======== Record list ========

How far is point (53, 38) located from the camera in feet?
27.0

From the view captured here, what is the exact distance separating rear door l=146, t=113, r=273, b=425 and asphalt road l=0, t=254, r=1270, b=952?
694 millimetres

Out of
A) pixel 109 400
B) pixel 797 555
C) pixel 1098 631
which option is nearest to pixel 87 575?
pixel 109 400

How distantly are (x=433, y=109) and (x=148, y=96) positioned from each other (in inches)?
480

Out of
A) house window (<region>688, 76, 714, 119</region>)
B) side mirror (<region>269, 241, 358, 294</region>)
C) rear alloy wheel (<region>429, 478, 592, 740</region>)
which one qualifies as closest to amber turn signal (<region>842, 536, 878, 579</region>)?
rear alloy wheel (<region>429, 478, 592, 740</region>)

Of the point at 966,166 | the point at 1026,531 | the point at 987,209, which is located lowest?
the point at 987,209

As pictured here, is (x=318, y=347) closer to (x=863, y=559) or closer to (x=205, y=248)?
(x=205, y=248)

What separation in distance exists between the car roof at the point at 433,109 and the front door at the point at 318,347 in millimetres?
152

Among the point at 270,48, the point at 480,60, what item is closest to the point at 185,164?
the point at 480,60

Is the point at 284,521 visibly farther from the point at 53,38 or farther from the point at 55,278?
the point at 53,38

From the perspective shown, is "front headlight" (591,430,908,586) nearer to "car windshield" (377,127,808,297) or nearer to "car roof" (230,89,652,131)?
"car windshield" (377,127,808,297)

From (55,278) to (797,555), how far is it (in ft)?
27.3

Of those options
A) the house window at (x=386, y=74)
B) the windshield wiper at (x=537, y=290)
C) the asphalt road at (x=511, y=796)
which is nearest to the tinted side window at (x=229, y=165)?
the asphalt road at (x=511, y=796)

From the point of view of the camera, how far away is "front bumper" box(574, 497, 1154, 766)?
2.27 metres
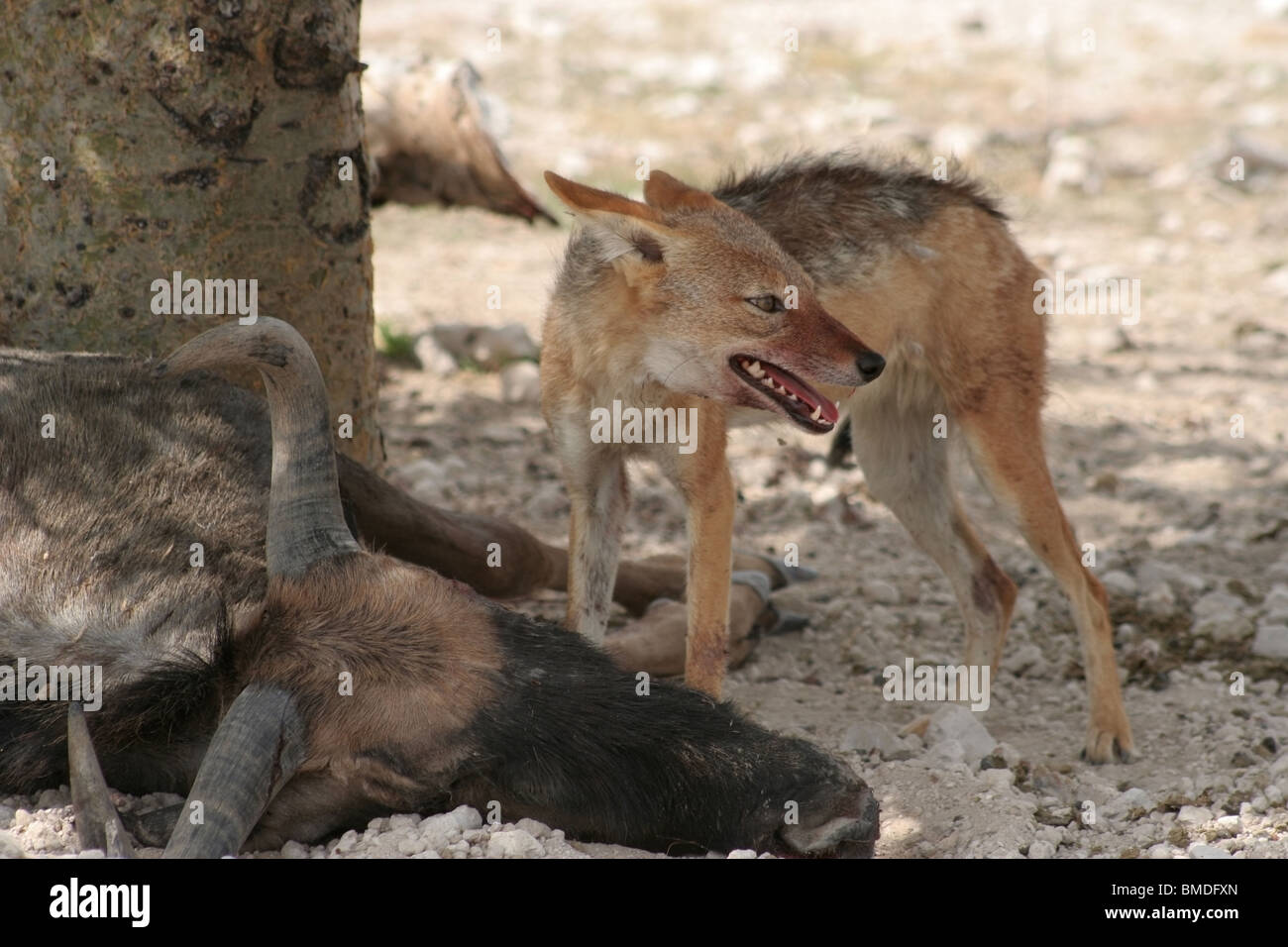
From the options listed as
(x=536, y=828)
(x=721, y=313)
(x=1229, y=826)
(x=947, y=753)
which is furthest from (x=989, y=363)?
(x=536, y=828)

========

Problem | Return the material exactly as given, apart from the pictures.

Solution to this problem |
How far is point (53, 38) located from the camera in feet?
27.0

From the view captured here, what is the exact distance separating rear door l=146, t=113, r=273, b=425 and asphalt road l=0, t=254, r=1270, b=952?
694 millimetres

Out of
A) pixel 109 400
B) pixel 797 555
C) pixel 1098 631
which option is nearest to pixel 87 575?
pixel 109 400

How distantly are (x=433, y=109) and (x=148, y=96) positioned from each other (in inches)?
480

Out of
A) house window (<region>688, 76, 714, 119</region>)
B) side mirror (<region>269, 241, 358, 294</region>)
C) rear alloy wheel (<region>429, 478, 592, 740</region>)
which one qualifies as closest to amber turn signal (<region>842, 536, 878, 579</region>)?
rear alloy wheel (<region>429, 478, 592, 740</region>)

Of the point at 966,166 | the point at 1026,531 | the point at 987,209, which is located lowest?
the point at 987,209

As pictured here, is (x=318, y=347) closer to (x=863, y=559) or closer to (x=205, y=248)?
(x=205, y=248)

What separation in distance exists between the car roof at the point at 433,109 and the front door at the point at 318,347 in millimetres?
152

Among the point at 270,48, the point at 480,60, what item is closest to the point at 185,164?
the point at 480,60

Is the point at 284,521 visibly farther from the point at 53,38 or farther from the point at 55,278?
the point at 53,38

From the perspective shown, is "front headlight" (591,430,908,586) nearer to "car windshield" (377,127,808,297) or nearer to "car roof" (230,89,652,131)?
"car windshield" (377,127,808,297)

From (55,278) to (797,555), how far is it (in ft)?
27.3

Of those options
A) the house window at (x=386, y=74)
B) the windshield wiper at (x=537, y=290)
C) the asphalt road at (x=511, y=796)
which is nearest to the tinted side window at (x=229, y=165)?
the asphalt road at (x=511, y=796)

From the point of view of the camera, how far away is "front bumper" box(574, 497, 1154, 766)?
2.27 metres
From the options listed as
(x=536, y=828)
(x=721, y=313)
(x=1229, y=826)
(x=947, y=753)
which is furthest from (x=989, y=363)?
(x=536, y=828)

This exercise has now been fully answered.